• _PROBLEM TO WORK ON_: Transcribe the material below verbatim, omitting the pictures.

****************************************

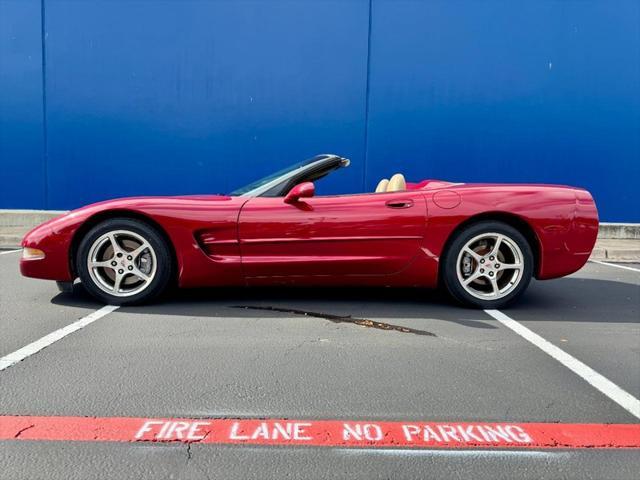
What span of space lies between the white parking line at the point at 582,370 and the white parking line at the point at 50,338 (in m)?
2.96

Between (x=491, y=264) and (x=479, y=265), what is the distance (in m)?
0.10

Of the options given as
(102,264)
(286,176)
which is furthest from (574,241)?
(102,264)

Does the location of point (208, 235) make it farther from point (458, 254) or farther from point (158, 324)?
point (458, 254)

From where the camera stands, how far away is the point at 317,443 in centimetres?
208

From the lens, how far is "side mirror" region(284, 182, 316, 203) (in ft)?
13.1

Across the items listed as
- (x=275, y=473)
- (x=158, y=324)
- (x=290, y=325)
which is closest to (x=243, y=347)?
(x=290, y=325)

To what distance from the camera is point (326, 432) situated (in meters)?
2.16

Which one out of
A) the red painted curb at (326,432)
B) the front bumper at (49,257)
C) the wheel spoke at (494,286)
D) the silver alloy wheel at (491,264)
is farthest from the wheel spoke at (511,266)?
the front bumper at (49,257)

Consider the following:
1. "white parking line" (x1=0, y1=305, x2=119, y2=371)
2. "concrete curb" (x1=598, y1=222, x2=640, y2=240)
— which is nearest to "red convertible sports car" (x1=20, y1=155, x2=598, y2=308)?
"white parking line" (x1=0, y1=305, x2=119, y2=371)

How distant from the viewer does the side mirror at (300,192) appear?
4.00 m

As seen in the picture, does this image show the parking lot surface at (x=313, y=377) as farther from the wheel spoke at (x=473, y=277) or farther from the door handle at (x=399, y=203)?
the door handle at (x=399, y=203)

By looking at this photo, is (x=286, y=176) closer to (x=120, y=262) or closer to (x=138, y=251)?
(x=138, y=251)

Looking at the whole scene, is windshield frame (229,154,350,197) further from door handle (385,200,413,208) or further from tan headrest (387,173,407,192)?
door handle (385,200,413,208)

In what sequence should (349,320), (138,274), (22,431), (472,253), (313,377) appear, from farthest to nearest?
(472,253) < (138,274) < (349,320) < (313,377) < (22,431)
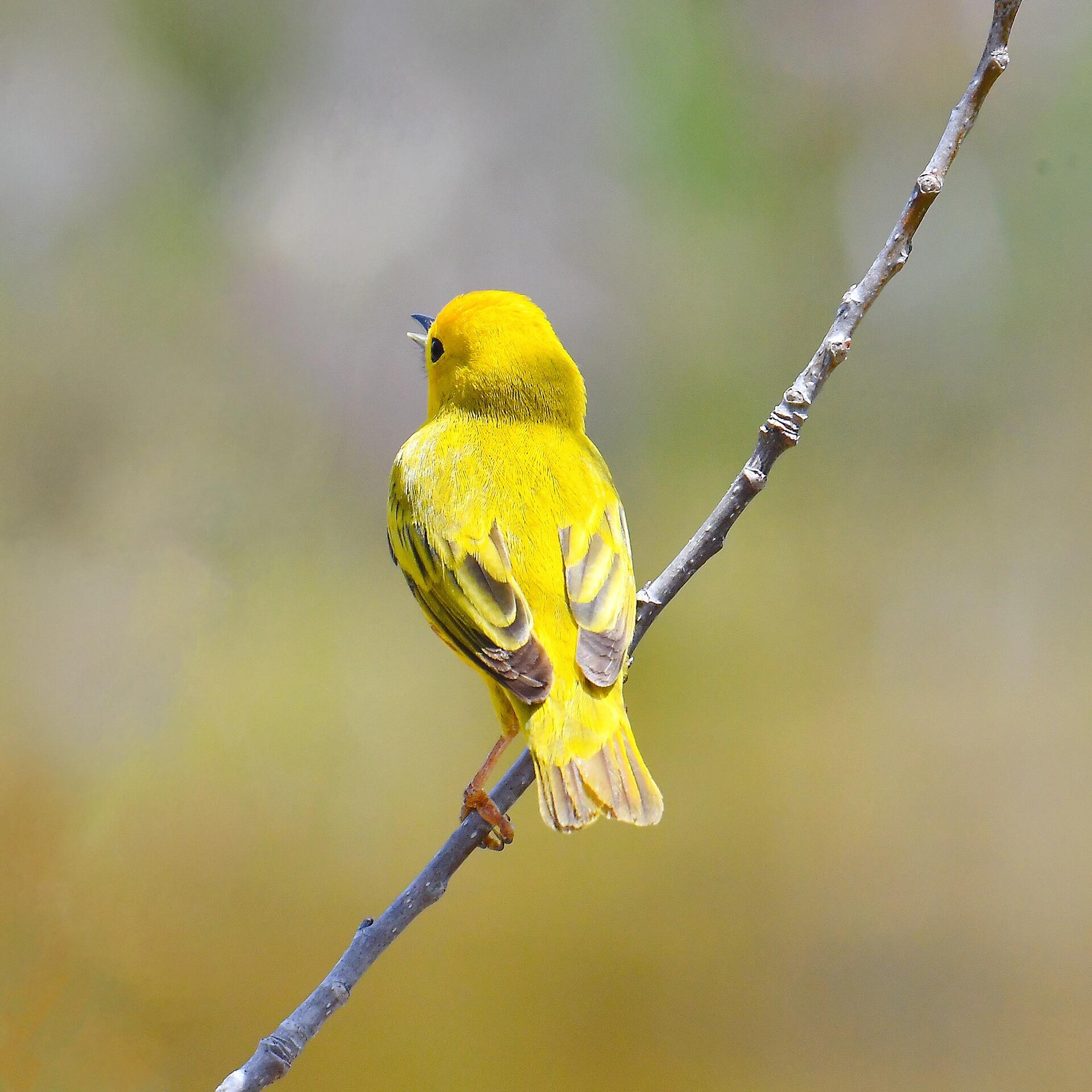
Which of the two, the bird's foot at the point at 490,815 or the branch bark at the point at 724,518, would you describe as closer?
the branch bark at the point at 724,518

****************************************

• _THE OUTPUT_:
What span of space lies between the white parking line at the point at 582,370 and the white parking line at the point at 50,338 (in m)?
2.96

Between (x=491, y=264) and (x=479, y=265), what is the distance (in m)?
0.10

Of the options given as
(102,264)
(286,176)
which is furthest from (574,241)?
(102,264)

Does the location of point (208, 235) make it farther from point (458, 254) or farther from point (158, 324)?
point (458, 254)

From where the camera stands, how far away is the point at 317,443 in centimetres?
208

From the lens, how far is "side mirror" region(284, 182, 316, 203) (in ft)?
13.1

Across the items listed as
- (x=275, y=473)
- (x=158, y=324)
- (x=290, y=325)
which is closest to (x=243, y=347)?
(x=290, y=325)

To what distance from the camera is point (326, 432) situated (in meters)?
2.16

Which one out of
A) the red painted curb at (326,432)
B) the front bumper at (49,257)
C) the wheel spoke at (494,286)
D) the silver alloy wheel at (491,264)
is farthest from the wheel spoke at (511,266)?
the front bumper at (49,257)

Consider the following:
1. "white parking line" (x1=0, y1=305, x2=119, y2=371)
2. "concrete curb" (x1=598, y1=222, x2=640, y2=240)
— which is nearest to "red convertible sports car" (x1=20, y1=155, x2=598, y2=308)?
"white parking line" (x1=0, y1=305, x2=119, y2=371)

How distant from the viewer does the side mirror at (300,192) appear?
4.00 m

As seen in the picture, does this image show the parking lot surface at (x=313, y=377) as farther from the wheel spoke at (x=473, y=277) or farther from the door handle at (x=399, y=203)?
the door handle at (x=399, y=203)

By looking at this photo, is (x=286, y=176) closer to (x=120, y=262) or closer to (x=138, y=251)?
(x=138, y=251)

Looking at the whole scene, is windshield frame (229,154,350,197) further from door handle (385,200,413,208) or further from tan headrest (387,173,407,192)?
door handle (385,200,413,208)

In what sequence should (349,320), (138,274), (22,431), (472,253), (313,377) appear, from farthest to nearest?
(472,253) < (138,274) < (349,320) < (313,377) < (22,431)
Which of the two, the bird's foot at the point at 490,815 or the branch bark at the point at 724,518, would you describe as closer?
the branch bark at the point at 724,518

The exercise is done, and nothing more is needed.